Вот что, Аркадий: если б я и позвал тебя раньше, то что бы сказал тебе? В этом вопросе весь мой ответ.
— То есть вы хотите сказать, что вы теперь — мамин муж и мой отец, а тогда… Вы насчет социального положения не знали бы, что сказать мне прежде? Так ли?
— Не об одном этом, милый, не знал бы, что тебе сказать: тут о многом пришлось бы молчать. Тут даже многое смешно и унизительно тем, что похоже на фокус; право, на самый балаганный фокус. Ну где же прежде нам было бы понять друг друга, когда я и сам-то понял себя самого — лишь сегодня, в пять часов пополудни, ровно за два часа до смерти Макара Ивановича. Ты глядишь на меня с неприятным недоумением? Не беспокойся: я разъясню фокус; но то, что я сказал, вполне справедливо: вся жизнь в странствии и недоумениях, и вдруг — разрешение их такого-то числа, в пять часов пополудни! Даже обидно, не правда ли? В недавнюю еще старину я и впрямь бы обиделся.
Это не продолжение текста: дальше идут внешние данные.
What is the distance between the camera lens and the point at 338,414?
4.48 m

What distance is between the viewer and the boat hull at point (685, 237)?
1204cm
Я слушал действительно с болезненным недоумением; сильно выступала прежняя версиловская складка, которую я не желал бы встретить в тот вечер, после таких уже сказанных слов. Вдруг я воскликнул:
— Боже мой! Вы получили что-нибудь от нее… в пять часов, сегодня?
Он посмотрел на меня пристально и, видимо, пораженный моим восклицанием, а может, и выражением моим: «от нее».
— Ты всё узнаешь, — сказал он, с задумчивою улыб кой, — и, уж конечно, я, что надо, не потаю от тебя, потому что затем тебя и привел; но теперь пока это всё отложим. Видишь, друг мой, я давно уже знал, что у нас есть дети, уже с детства задумывающиеся над своей семьей, оскорбленные неблагообразием отцов своих и среды своей. Я наметил этих задумывающихся еще с моей школы и заключил тогда, что всё это потому, что они слишком рано завидуют. Заметь, однако, что я и сам был из задумывающихся детей, но… извини, мой милый, я удивительно как рассеян. Я хотел только выразить, как постоянно я боялся здесь за тебя почти всё это время. Я всегда воображал тебя одним из тех маленьких, но сознающих свою даровитость и уединяющихся существ. Я тоже, как и ты, никогда не любил товарищей. Беда этим существам, оставленным на одни свои силы и грезы и с страстной, слишком ранней и почти мстительной жаждой благообразия, именно — «мстительной». Но довольно, милый: я опять уклонился… Я еще прежде, чем начал любить тебя, уже воображал тебя и твои уединенные, одичавшие мечты… Но довольно; я, собственно, забыл, о чем стал говорить. Впрочем, всё же надо было это высказать. А прежде, прежде что бы я мог тебе сказать? Теперь я вижу твой взгляд на мне и знаю, что на меня смотрит мой сын; а я ведь даже вчера еще не мог поверить, что буду когда-нибудь, как сегодня, сидеть и говорить с моим мальчиком.
Он действительно становился очень рассеян, а вместе с тем как бы чем-то растроган.
— Мне теперь не нужно мечтать и грезить, мне теперь довольно и вас! Я пойду за вами! — проговорил я, отдаваясь ему всей душой.
— За мной? А мои странствия как раз кончились и как раз сегодня: ты опоздал, мой милый. Сегодня — финал последнего акта, и занавес опускается. Этот последний акт долго длился. Начался он очень давно — тогда, когда я побежал в последний раз за границу. Я тогда бросил всё, и знай, мой милый, что я тогда разженился с твоей мамой и ей сам заявил про это. Это ты должен знать. Я объяснил ей тогда, что уезжаю навек, что она меня больше никогда не увидит. Всего хуже, что я забыл даже оставить ей тогда денег. Об тебе тоже не подумал ни минуты. Я уехал с тем, чтоб остаться в Европе, мой милый, и не возвращаться домой никогда. Я эмигрировал.